Copy each of the records below word for word, omitting the pictures from your answer.

» **Scraped caption text data**
-- -- --

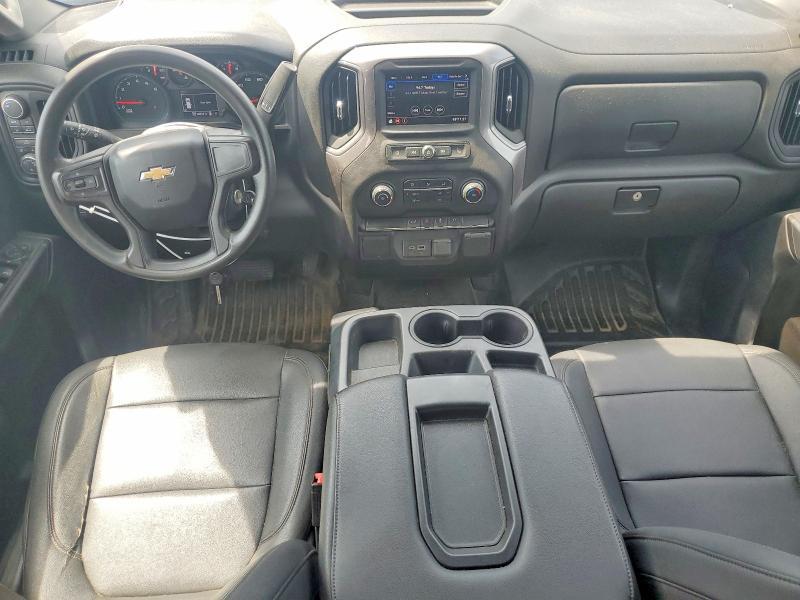2021 Chevrolet Silverado K1500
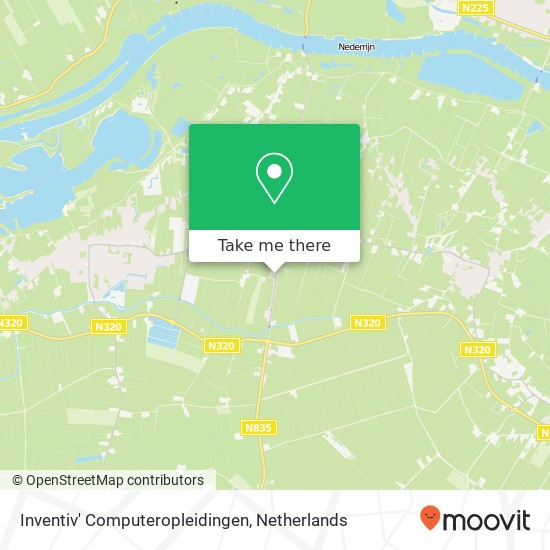 Inventiv' Computeropleidingen map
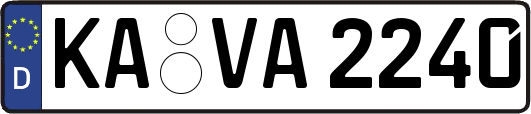 KA-VA2240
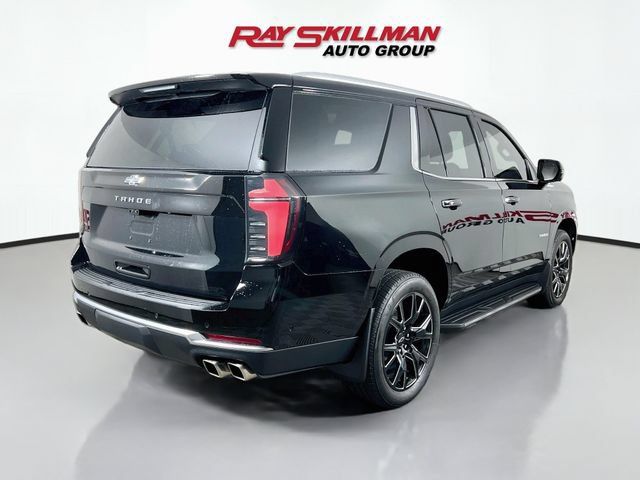 Used 2026 Chevrolet Tahoe High Country w/ Sun And Tow Package AWD/4WD image 7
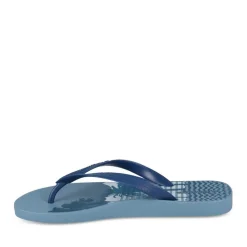 Claquettes Plage BLEU Homme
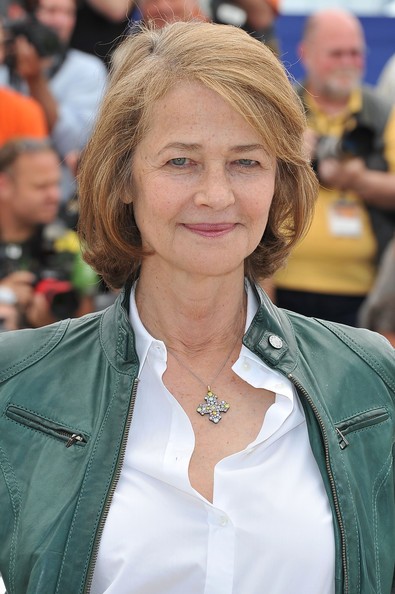 Charlotte Rampling Fotoğrafları 33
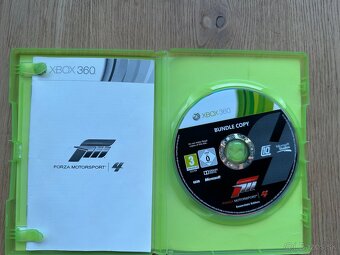 FORZA 3, FORZA 4 (XBOX 360) - 3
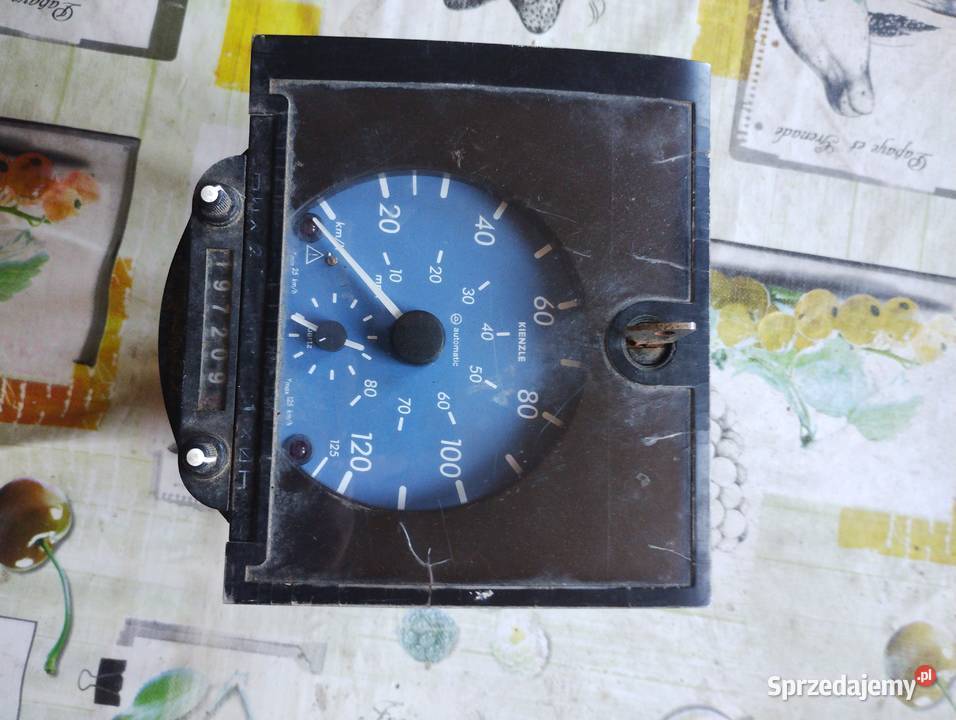 Tachograf mer Atego 1 Zgierz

-- -- --

» **PROBLEM SOLUTION**
2021 Chevrolet Silverado K1500
 Inventiv' Computeropleidingen map
 KA-VA2240
 Used 2026 Chevrolet Tahoe High Country w/ Sun And Tow Package AWD/4WD image 7
 Claquettes Plage BLEU Homme
 Charlotte Rampling Fotoğrafları 33
 FORZA 3, FORZA 4 (XBOX 360) - 3
 Tachograf mer Atego 1 Zgierz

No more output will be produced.